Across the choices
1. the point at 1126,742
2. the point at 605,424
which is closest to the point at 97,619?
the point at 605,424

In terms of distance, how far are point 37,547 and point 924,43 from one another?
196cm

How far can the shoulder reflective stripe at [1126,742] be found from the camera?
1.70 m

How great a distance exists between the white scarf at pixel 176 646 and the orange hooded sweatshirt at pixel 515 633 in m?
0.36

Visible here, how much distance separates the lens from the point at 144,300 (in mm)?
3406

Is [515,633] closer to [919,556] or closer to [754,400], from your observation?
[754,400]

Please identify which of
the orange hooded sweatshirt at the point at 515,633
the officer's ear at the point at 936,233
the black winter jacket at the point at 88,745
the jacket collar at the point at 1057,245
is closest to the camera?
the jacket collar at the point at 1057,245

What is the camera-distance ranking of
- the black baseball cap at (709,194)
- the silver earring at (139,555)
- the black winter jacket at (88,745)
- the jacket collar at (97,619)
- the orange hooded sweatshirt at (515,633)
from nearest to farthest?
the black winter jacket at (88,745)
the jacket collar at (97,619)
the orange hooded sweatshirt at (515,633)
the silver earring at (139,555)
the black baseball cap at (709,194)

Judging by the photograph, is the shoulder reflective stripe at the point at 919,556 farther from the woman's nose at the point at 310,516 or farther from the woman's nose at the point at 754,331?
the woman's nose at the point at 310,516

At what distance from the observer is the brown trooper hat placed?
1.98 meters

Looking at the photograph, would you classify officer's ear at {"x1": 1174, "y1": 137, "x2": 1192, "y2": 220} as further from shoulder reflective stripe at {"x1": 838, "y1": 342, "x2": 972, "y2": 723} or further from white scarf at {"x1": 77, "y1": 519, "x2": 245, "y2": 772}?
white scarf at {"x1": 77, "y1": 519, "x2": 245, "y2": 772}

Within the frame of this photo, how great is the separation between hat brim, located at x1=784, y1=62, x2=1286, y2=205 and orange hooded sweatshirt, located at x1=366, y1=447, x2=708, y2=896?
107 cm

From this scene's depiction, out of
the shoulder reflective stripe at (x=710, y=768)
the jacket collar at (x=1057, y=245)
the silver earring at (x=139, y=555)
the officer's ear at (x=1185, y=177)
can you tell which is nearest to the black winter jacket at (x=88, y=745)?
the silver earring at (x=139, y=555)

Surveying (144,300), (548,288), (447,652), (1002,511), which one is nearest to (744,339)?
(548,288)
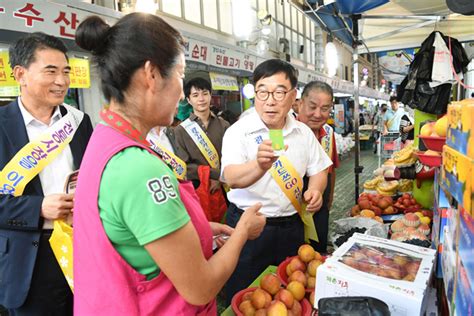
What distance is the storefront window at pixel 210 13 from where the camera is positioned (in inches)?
330

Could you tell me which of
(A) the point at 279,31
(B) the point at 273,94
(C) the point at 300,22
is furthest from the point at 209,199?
(C) the point at 300,22

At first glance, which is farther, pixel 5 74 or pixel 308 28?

++++

DO THIS: Set down, unchanged, only the lines running from the line with "Judging by the" to the last line, including both. Pictures stay out of the copy.

IN RESPONSE:
Judging by the photograph, is the shoulder reflective stripe at the point at 919,556 farther from the woman's nose at the point at 310,516 or farther from the woman's nose at the point at 754,331?
the woman's nose at the point at 310,516

At what distance from the observer is the brown trooper hat placed?
1.98 meters

Looking at the photograph, would you classify officer's ear at {"x1": 1174, "y1": 137, "x2": 1192, "y2": 220} as further from shoulder reflective stripe at {"x1": 838, "y1": 342, "x2": 972, "y2": 723} or further from white scarf at {"x1": 77, "y1": 519, "x2": 245, "y2": 772}?
white scarf at {"x1": 77, "y1": 519, "x2": 245, "y2": 772}

Within the frame of this photo, how great is the separation between hat brim, located at x1=784, y1=62, x2=1286, y2=205 and orange hooded sweatshirt, located at x1=366, y1=447, x2=708, y2=896?
107 cm

From this scene's depiction, out of
the shoulder reflective stripe at (x=710, y=768)
the jacket collar at (x=1057, y=245)
the silver earring at (x=139, y=555)
the officer's ear at (x=1185, y=177)
can you tell which is nearest to the black winter jacket at (x=88, y=745)?
the silver earring at (x=139, y=555)

Surveying (144,300), (548,288), (447,652), (1002,511), which one is nearest to (744,339)?
(548,288)
What distance is the storefront window at pixel 210 13 from where the camera is positioned (in inches)?
330

Could you tell me which of
(A) the point at 279,31
(B) the point at 273,94
(C) the point at 300,22
is furthest from the point at 209,199?
(C) the point at 300,22

At first glance, which is farther, pixel 5 74 or pixel 308 28?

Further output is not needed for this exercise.